Abstract
Endogenous hormones can improve plant resistance and regulate growth and development. To obtain the basis of chemical control technology for improving Sequoia sempervirens resistance in Xuzhou, China, the current study probed the dynamic changes of endogenous hormones in terminal buds from different crown positions in S. sempervirens. Enzyme-linked immunosorbent assay (ELISA) was used to measure changes in the contents of endogenous hormones in terminal buds from the upper, middle, and lower lateral branches. The results were as follows: Indole acetic acid (IAA) in all terminal positions had a similar change trend of “rise–drop–rise.” Gibberellic acid (GA) in the upper and middle terminal buds showed similar trends of “drop–rise,” but GA in the lower lateral branches presented a “rise–drop” trend. Zeatin–riboside (ZR) in all terminal positions had similar change trends of “drop–rise.” Abscisic acid (ABA) in all terminal positions had similar change trends of “drop–rise–drop.” the trend of (IAA + GA + ZR)/ABA in all terminal positions was the same as that of IAA. Our results confirmed that, in autumn, the high content and ratio of stimulatory endogenous hormones in the terminal bud of S. sempervirens induced the terminal bud cells to continue to divide and grow, and the new branches could not be fully lignified and deeply dormant before the onset of low temperatures in winter, which led to a decrease in cold resistance and even the death of the terminal buds.

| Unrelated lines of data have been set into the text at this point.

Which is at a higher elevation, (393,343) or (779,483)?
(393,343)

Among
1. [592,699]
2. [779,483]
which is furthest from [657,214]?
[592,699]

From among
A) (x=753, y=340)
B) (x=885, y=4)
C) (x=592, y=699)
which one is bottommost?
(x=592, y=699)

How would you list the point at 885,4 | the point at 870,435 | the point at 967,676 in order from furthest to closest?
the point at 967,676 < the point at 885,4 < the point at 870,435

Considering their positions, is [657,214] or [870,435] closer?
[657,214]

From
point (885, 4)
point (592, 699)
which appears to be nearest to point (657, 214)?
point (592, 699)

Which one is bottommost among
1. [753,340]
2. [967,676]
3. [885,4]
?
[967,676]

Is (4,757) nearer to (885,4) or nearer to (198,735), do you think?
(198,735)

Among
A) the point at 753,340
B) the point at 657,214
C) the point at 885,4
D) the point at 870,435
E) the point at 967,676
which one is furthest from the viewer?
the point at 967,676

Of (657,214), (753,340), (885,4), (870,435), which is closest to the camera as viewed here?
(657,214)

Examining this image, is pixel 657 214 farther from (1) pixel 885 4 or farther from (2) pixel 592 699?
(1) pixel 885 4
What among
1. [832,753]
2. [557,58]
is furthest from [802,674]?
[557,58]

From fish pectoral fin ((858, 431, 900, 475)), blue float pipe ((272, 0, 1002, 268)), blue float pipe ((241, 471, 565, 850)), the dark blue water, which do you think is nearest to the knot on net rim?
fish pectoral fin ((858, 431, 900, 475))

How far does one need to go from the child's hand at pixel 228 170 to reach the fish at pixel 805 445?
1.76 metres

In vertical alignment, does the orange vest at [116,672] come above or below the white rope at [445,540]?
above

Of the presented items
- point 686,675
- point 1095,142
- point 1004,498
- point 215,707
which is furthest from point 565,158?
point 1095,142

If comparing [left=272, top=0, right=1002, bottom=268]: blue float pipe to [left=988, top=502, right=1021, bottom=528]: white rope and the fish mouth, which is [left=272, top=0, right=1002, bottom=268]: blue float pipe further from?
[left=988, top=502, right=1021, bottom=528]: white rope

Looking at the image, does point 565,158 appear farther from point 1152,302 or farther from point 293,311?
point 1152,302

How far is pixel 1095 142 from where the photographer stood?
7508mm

Sequoia sempervirens belongs to cedar, a relict plant. Natural forests of S. sempervirens in North America are now found only in a narrow strip along the California coast. S. sempervirens, which grows quickly and lives for many years (Chang et al., 2015), is one of the five largest ornamental tree species in the world, and has high value for cultivation and promotion (Ju et al., 2009). Therefore, in past years, S. sempervirens has been introduced to various parts of the world. It was first introduced to China in 1972 and has been now cultivated in many southeastern areas (Sheng et al., 2017). S. sempervirens was first planted in Xuzhou on a trial basis in 2000. During the process of cultivation in autumn and winter, its terminal buds were lost and, the next spring, the lateral buds sprouted into new branches. Considering the habitable environment of S. sempervirens and the living environment in Xuzhou (Ju et al., 2019; Zhang et al., 2015), the causes of terminal bud death were analyzed. There are three possible explanations. First, terminal bud death in S. sempervirens can be the result of low temperatures in winter (Luo et al., 2013). In addition, before the arrival of cold air, the S. sempervirens buds are not fully lignified, which contributes to their death. Observation of trees under cultivation has shown that not all terminal buds are dead; the rate of death is 30%. When the degree of lignification is high, a bud does not die. Second, this problem may be a result of a water deficit in S. sempervirens. The weather is dry and windy during the winter in Xuzhou, which impairs lignification in S. sempervirens branches, so terminal buds die because of a shortage of water (Luo et al., 2013). Observation of trees under cultivation has shown that S. sempervirens planted beneath shelter performed better than those planted in the open ground in terms of the death of terminal buds. Third, and last, low temperatures and the shortage of water may combine to cause terminal bud death in S. sempervirens (Zuo et al., 2000).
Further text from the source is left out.